**Task directions**: Please rewrite the entries below as a JSON list of strings, with one string for each line and blank lines omitted.

**Provided data**:

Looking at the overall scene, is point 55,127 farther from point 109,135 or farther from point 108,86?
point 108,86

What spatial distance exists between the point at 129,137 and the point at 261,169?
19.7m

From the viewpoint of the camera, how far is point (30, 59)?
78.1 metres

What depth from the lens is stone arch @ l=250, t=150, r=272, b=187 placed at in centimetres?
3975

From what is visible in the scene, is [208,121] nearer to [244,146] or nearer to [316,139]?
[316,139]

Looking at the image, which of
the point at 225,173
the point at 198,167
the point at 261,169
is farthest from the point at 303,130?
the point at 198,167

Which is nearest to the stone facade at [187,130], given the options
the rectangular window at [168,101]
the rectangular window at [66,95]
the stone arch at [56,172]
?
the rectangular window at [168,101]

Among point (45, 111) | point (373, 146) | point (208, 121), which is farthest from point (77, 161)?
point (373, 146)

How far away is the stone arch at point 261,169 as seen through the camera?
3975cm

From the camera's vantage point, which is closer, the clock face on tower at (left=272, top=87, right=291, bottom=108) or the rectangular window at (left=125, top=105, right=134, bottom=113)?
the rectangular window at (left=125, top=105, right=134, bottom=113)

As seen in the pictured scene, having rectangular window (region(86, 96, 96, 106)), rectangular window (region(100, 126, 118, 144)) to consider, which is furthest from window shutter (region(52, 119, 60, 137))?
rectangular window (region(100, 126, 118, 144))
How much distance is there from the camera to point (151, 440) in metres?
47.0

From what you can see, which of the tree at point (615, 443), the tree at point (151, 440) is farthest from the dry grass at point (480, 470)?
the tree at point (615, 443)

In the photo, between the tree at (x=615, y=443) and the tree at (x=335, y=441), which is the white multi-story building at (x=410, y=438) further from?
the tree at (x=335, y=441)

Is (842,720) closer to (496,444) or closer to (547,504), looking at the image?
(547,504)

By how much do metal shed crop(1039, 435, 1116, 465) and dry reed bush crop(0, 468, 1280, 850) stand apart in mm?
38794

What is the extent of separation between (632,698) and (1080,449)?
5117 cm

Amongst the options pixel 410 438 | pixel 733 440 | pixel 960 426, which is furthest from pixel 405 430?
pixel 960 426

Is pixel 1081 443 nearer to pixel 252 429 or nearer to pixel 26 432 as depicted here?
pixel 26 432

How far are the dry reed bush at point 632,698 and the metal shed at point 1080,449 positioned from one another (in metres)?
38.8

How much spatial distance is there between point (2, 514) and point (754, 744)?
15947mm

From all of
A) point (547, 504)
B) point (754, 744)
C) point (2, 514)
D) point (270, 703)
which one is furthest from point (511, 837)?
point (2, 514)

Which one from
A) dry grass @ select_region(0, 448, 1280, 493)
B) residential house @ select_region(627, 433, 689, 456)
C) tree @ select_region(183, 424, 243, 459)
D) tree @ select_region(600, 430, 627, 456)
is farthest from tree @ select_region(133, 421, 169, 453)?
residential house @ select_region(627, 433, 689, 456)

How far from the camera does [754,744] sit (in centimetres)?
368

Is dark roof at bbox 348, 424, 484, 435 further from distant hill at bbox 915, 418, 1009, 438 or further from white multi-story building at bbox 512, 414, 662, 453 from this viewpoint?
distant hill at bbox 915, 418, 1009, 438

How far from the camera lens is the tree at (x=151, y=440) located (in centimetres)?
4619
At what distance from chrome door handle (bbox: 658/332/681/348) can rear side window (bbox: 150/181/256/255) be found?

**Correct answer**:
[
  "Looking at the overall scene, is point 55,127 farther from point 109,135 or farther from point 108,86?",
  "point 108,86",
  "What spatial distance exists between the point at 129,137 and the point at 261,169?",
  "19.7m",
  "From the viewpoint of the camera, how far is point (30, 59)?",
  "78.1 metres",
  "What depth from the lens is stone arch @ l=250, t=150, r=272, b=187 placed at in centimetres?",
  "3975",
  "From what is visible in the scene, is [208,121] nearer to [244,146] or nearer to [316,139]?",
  "[316,139]",
  "Looking at the image, which of",
  "the point at 225,173",
  "the point at 198,167",
  "the point at 261,169",
  "is farthest from the point at 303,130?",
  "the point at 198,167",
  "Which is nearest to the stone facade at [187,130], given the options",
  "the rectangular window at [168,101]",
  "the rectangular window at [66,95]",
  "the stone arch at [56,172]",
  "?",
  "the rectangular window at [168,101]",
  "Among point (45, 111) | point (373, 146) | point (208, 121), which is farthest from point (77, 161)?",
  "point (373, 146)",
  "How far away is the stone arch at point 261,169 as seen through the camera?",
  "3975cm",
  "From the camera's vantage point, which is closer, the clock face on tower at (left=272, top=87, right=291, bottom=108) or the rectangular window at (left=125, top=105, right=134, bottom=113)?",
  "the rectangular window at (left=125, top=105, right=134, bottom=113)",
  "As seen in the pictured scene, having rectangular window (region(86, 96, 96, 106)), rectangular window (region(100, 126, 118, 144)) to consider, which is furthest from window shutter (region(52, 119, 60, 137))?",
  "rectangular window (region(100, 126, 118, 144))",
  "How much distance is there from the camera to point (151, 440) in metres?",
  "47.0",
  "From what you can see, which of the tree at point (615, 443), the tree at point (151, 440) is farthest from the dry grass at point (480, 470)?",
  "the tree at point (615, 443)",
  "In the photo, between the tree at (x=615, y=443) and the tree at (x=335, y=441), which is the white multi-story building at (x=410, y=438) further from?",
  "the tree at (x=335, y=441)",
  "Is (842,720) closer to (496,444) or closer to (547,504), looking at the image?",
  "(547,504)",
  "By how much do metal shed crop(1039, 435, 1116, 465) and dry reed bush crop(0, 468, 1280, 850) stand apart in mm?",
  "38794",
  "What is the extent of separation between (632,698) and (1080,449)?",
  "5117 cm",
  "Amongst the options pixel 410 438 | pixel 733 440 | pixel 960 426, which is furthest from pixel 405 430?",
  "pixel 960 426",
  "Is pixel 1081 443 nearer to pixel 252 429 or nearer to pixel 26 432 as depicted here?",
  "pixel 26 432",
  "How far are the dry reed bush at point 632,698 and the metal shed at point 1080,449 positioned from one another (in metres)?",
  "38.8",
  "How much spatial distance is there between point (2, 514) and point (754, 744)?",
  "15947mm",
  "From all of",
  "A) point (547, 504)",
  "B) point (754, 744)",
  "C) point (2, 514)",
  "D) point (270, 703)",
  "which one is furthest from point (511, 837)?",
  "point (2, 514)",
  "Which one from",
  "A) dry grass @ select_region(0, 448, 1280, 493)",
  "B) residential house @ select_region(627, 433, 689, 456)",
  "C) tree @ select_region(183, 424, 243, 459)",
  "D) tree @ select_region(600, 430, 627, 456)",
  "is farthest from tree @ select_region(133, 421, 169, 453)?",
  "residential house @ select_region(627, 433, 689, 456)",
  "How far from the camera does [754,744] sit (in centimetres)?",
  "368",
  "Is dark roof at bbox 348, 424, 484, 435 further from distant hill at bbox 915, 418, 1009, 438 or further from white multi-story building at bbox 512, 414, 662, 453 from this viewpoint?",
  "distant hill at bbox 915, 418, 1009, 438",
  "How far from the camera lens is the tree at (x=151, y=440) located (in centimetres)?",
  "4619",
  "At what distance from chrome door handle (bbox: 658/332/681/348) can rear side window (bbox: 150/181/256/255) be found?"
]